• Selected extract:
# # #

Re: Hoard to Death Focus: my house goes from sort of messy to pristine on a weekly basis, but I do my best to keep the kitchen clean with as few dirty dishes as possible. I also vacuum anywhere from 2-4 times a week. I have hardwood floors and a dog and it drives me crazy when I can see tumbleweeds. He sheds a lot during the summer. Alt focus: my mom. She is a complete fucking packrat. Not only is her house filled with random shit (the laundry room is no man's land), but she has a giant conversion van that is no longer used because she isn't toting kids everywhere. It sat on the back of their property for several years, and she used it as junk storage. Then, it was decided that the van would be sold. It now sits on my front lawn with contact info on the windshield because I live on a cut through street. She had to show the van to a prospective buyer a month back and you know where all that fucking junk went? In my shed. Now I can barely get to my tools or use the shed because it is filled with her miscellaneous crap, and I am never off on the weekend so this illusive "yard sale" that we are going to have to get rid of said junk will probably never happen. FUCK. She also has the bad habit of "gifting" people random things that she finds on sale or while out thrifting and HAS to buy. I believe it stems from growing up dirt poor, like foodstamps and an outhouse kind of poor, and having no real possessions. NOW SHE HAS ALL THE POSSESSIONS. Alt focus: I became very acutely aware of how nasty people are when my parents paid me to clean between renters a few times. People are fucking disgusting. Literal garbage was piled everywhere. Debris littered the floor. Huge mounds of dog shit were found hiding in each and every room. It took me a week of 8-10 hour cleaning sessions to get that one house move in ready. While I am interested in real estate, these experiences give me serious hesitation.

# # #

(Web image and text data)

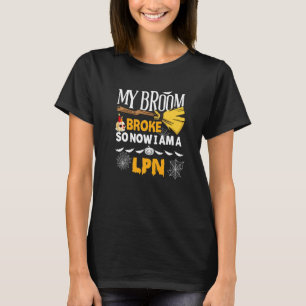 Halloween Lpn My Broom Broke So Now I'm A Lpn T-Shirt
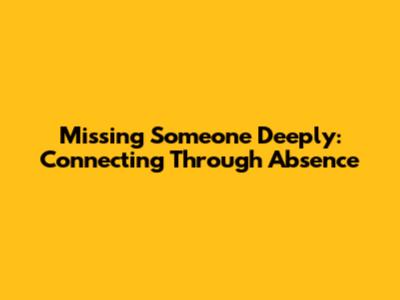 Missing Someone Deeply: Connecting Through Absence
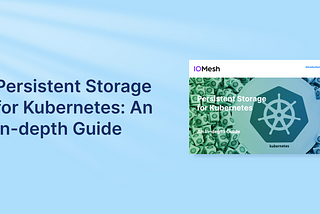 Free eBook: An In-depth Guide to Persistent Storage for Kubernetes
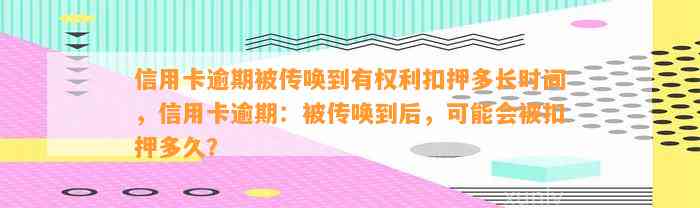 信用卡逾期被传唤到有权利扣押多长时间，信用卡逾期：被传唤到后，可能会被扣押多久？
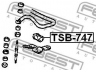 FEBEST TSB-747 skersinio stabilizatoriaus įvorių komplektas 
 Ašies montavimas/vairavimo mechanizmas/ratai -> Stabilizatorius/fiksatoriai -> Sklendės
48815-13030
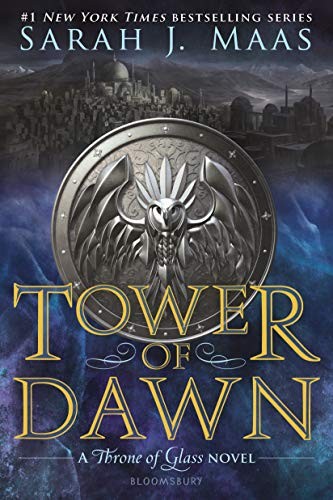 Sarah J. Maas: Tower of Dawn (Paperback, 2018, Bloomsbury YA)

# # #

• What to work on:
a – Answer these questions about the forum post:
(i) How often does the writer vacuum?
(ii) Where does the mother's van sit now?
(iii) How long did it take the writer to get one house ready for people to move in?
b – Edit the rows of web image captions so that "Paperback" becomes "Hardcover", keeping everything else as it is. Leave out the pictures.
These rows are unrelated to the text.

• List of answers:
a –
(i) Anywhere from 2 to 4 times a week.
(ii) On the writer's front lawn.
(iii) A week of 8 to 10 hour cleaning sessions.

b –
 Halloween Lpn My Broom Broke So Now I'm A Lpn T-Shirt
 Missing Someone Deeply: Connecting Through Absence
 Free eBook: An In-depth Guide to Persistent Storage for Kubernetes
 信用卡逾期被传唤到有权利扣押多长时间，信用卡逾期：被传唤到后，可能会被扣押多久？
 FEBEST TSB-747 skersinio stabilizatoriaus įvorių komplektas 
 Ašies montavimas/vairavimo mechanizmas/ratai -> Stabilizatorius/fiksatoriai -> Sklendės
48815-13030
 Sarah J. Maas: Tower of Dawn (Hardcover, 2018, Bloomsbury YA)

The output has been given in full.